I was personally involved in two extreme situations. One came my first night being alone after training. A group of five inmates jumped me. The first one hit me in the back of my head and I went blind for a second. I couldn’t get my bearings, but I knew I needed to get to the unit door so the guard upstairs could let me out and lock them in. I ran for the door, covering my head and, luckily, got out. When I was trying to shut the door, which was a large steel door with bolts that shot out to lock it when it got close to being closed, I shut one of the inmates feet in it. It crushed his foot. I don’t know if they were able to save his foot. He was transferred from the hospital to another facility.
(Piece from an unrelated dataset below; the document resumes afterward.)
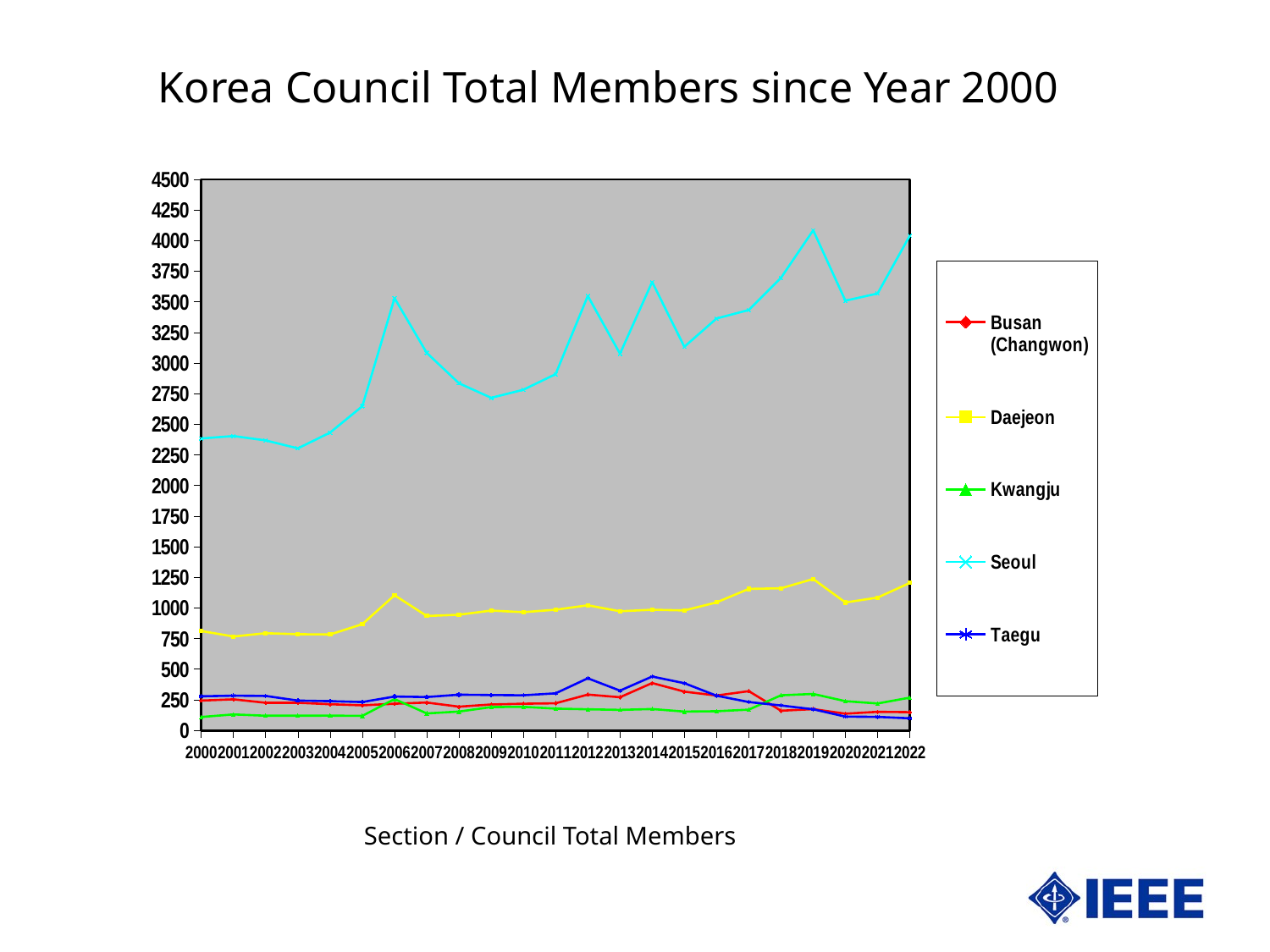
Is the value for Seoul in 2003 greater or less than 2000? greater Is the value for Seoul in 2000 greater or less than 2500? less Is the value for Daejeon in 2000 greater or less than 1000? less Which council has the lowest total members in 2000? Kwangju What is the title of the chart? Korea Council Total Members since Year 2000 Which council has the highest total members across the whole period? Seoul What kind of chart is shown on the slide? line chart Does the Seoul series generally rise or fall from 2000 to 2022? rise Which is larger in 2022, the value for Daejeon or the value for Kwangju? Daejeon How many years are plotted along the x axis? 23 How many series does the legend list? 5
Then, one other time, a guy didn’t want to go back into his cell, so he tried to fight me. We were on a balcony about 12′ up. Imagine a second floor outdoor hotel. There was a line of cells on the first floor with stairs on each end that led up to a line of cells in the 2nd floor. Anyway he was trying to push me over the railing. We wrestled for a bit but, when he tried to push me off, I started hitting him. In the scuffle, he ended up trying to run and jumped over the railing. I think he wanted to kill himself, but he landed on both feet, which broke both of his ankles.
Prison is real lame for all involved. I wanted to help them. I wanted to be a positive part of their day. Most of them liked me and stood up for me. I tried my best to treat them all with respect. I grew up saying ‘sir’ and ‘ma’am’ to everyone. When I worked there, I would get in trouble by my supervisors for saying ‘sir’ to inmates older than me. I wasn’t cut out for that job and I’m glad I left it when I did. It’s just a sad system. Hardly anyone is there for rehabilitation. Most are not violent offenders, but end up becoming violent from living in a violent place.”